◆ Instructions to follow
Reproduce only the lines that begin at the line with "Nana'ya Mektuplar - Elif Kaymazlı PDF İndir" and run to the end of the entries; omit every picture.

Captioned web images
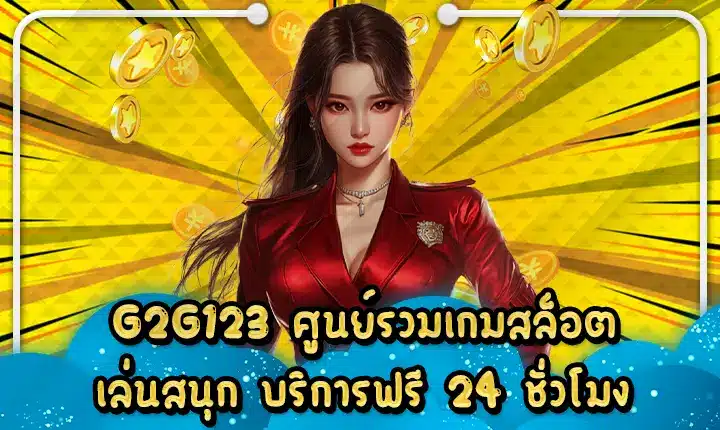 G2G123 ศูนย์รวมเกมสล็อตเล่นสนุก บริการฟรี 24 ชั่วโมง G2G123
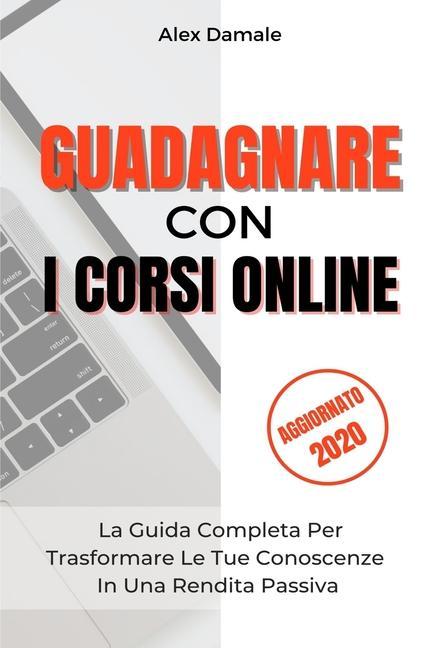 Книга Guadagnare Con i Corsi Online 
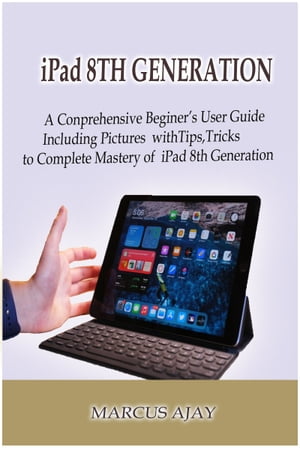 iPad 8TH GENERATION A Comprehensive Beginner’s User Guide Including Pictures with Tips, Tricks to Complete Mastery of iPad 8thGeneration【電子書籍】[ Marcus Ajay ]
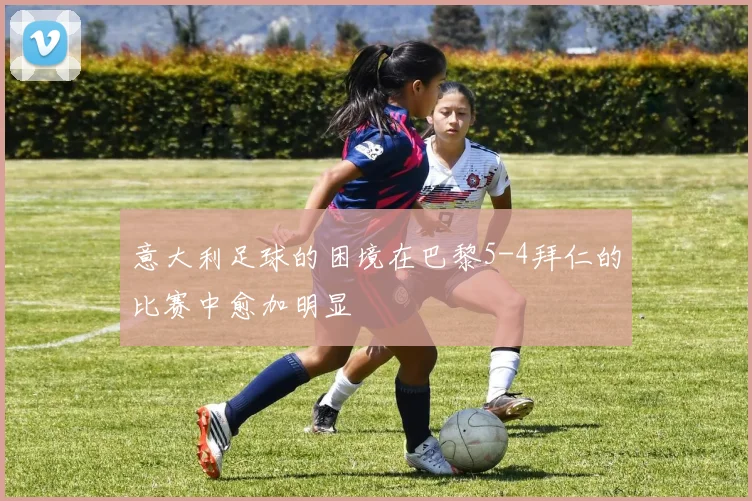 意大利足球的困境在巴黎5-4拜仁的比赛中愈加明显
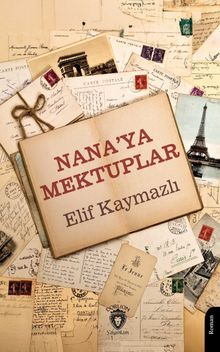 Nana'ya Mektuplar - Elif Kaymazlı PDF İndir
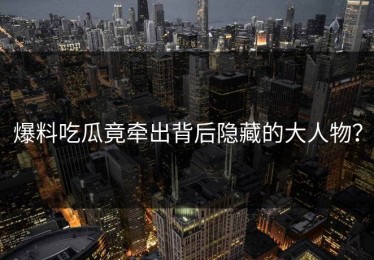 爆料吃瓜竟牵出背后隐藏的大人物？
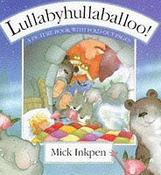 Mick Inkpen / Lullabyhullaballoo (Children's Coffee Table book) image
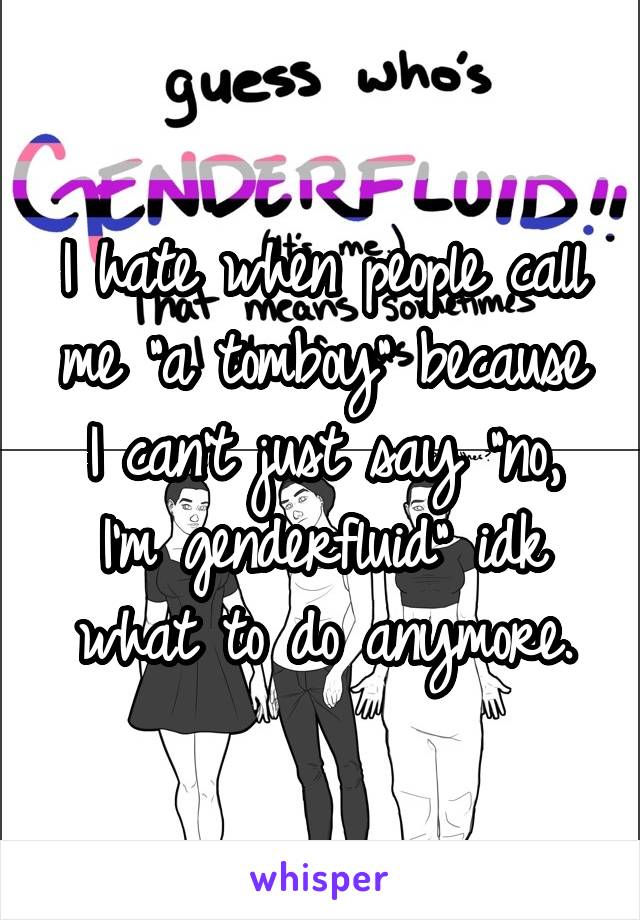 I hate when people call me "a tomboy" because I can't just say "no, I'm genderfluid" idk what to do anymore.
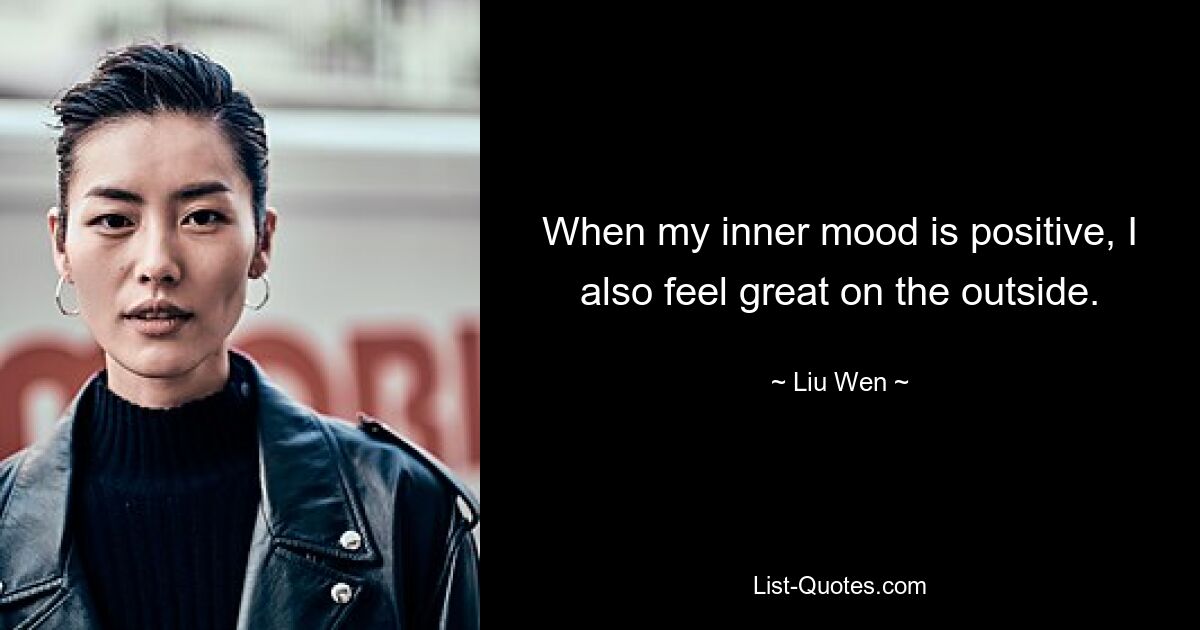 When my inner mood is positive, I also feel great on the outside. — © Liu Wen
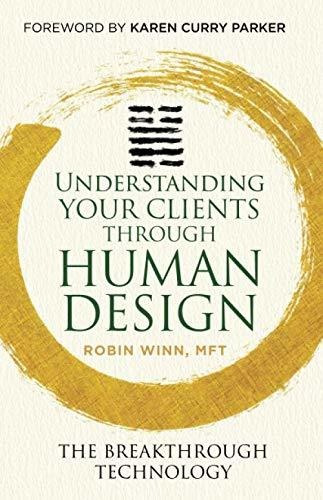 Book : Understanding Your Clients Through Human Design The.
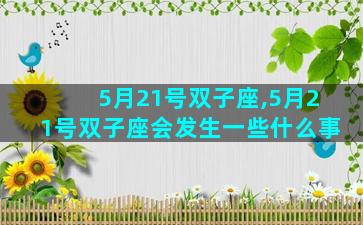 5月21号双子座,5月21号双子座会发生一些什么事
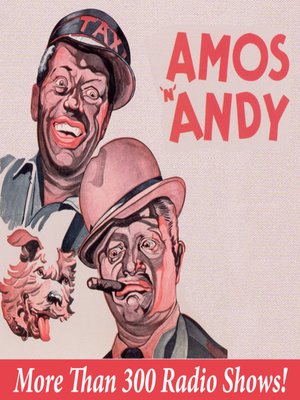 cover image of Amos N' Andy--More Than 300 Radio Shows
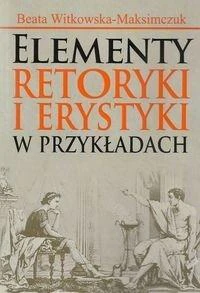 Elementy retoryki i erystyki w przykładach Elementy retoryki i erystyki w przykładach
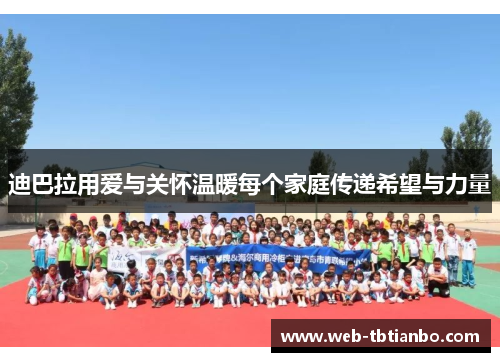 迪巴拉用爱与关怀温暖每个家庭传递希望与力量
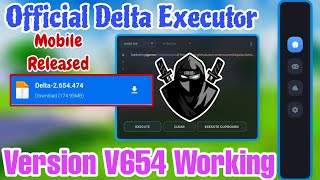 OFFICIAL Delta Executor Latest Version Released | V654 Working | Delta Executor new update - (2025)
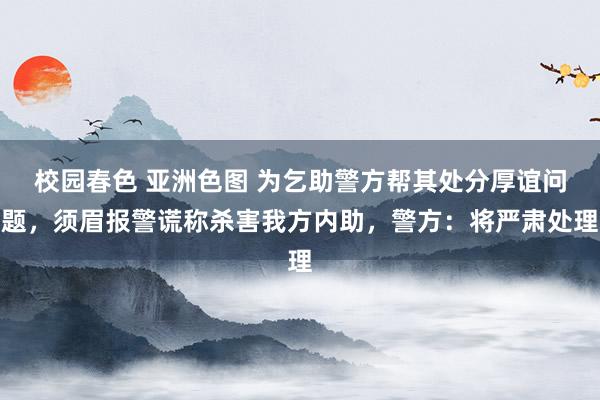 校园春色 亚洲色图 为乞助警方帮其处分厚谊问题，须眉报警谎称杀害我方内助，警方：将严肃处理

◆ The answer
 Nana'ya Mektuplar - Elif Kaymazlı PDF İndir
 爆料吃瓜竟牵出背后隐藏的大人物？
 Mick Inkpen / Lullabyhullaballoo (Children's Coffee Table book) image
 I hate when people call me "a tomboy" because I can't just say "no, I'm genderfluid" idk what to do anymore.
 When my inner mood is positive, I also feel great on the outside. — © Liu Wen
 Book : Understanding Your Clients Through Human Design The.
 5月21号双子座,5月21号双子座会发生一些什么事
 cover image of Amos N' Andy--More Than 300 Radio Shows
 Elementy retoryki i erystyki w przykładach Elementy retoryki i erystyki w przykładach
 迪巴拉用爱与关怀温暖每个家庭传递希望与力量
 OFFICIAL Delta Executor Latest Version Released | V654 Working | Delta Executor new update - (2025)
 校园春色 亚洲色图 为乞助警方帮其处分厚谊问题，须眉报警谎称杀害我方内助，警方：将严肃处理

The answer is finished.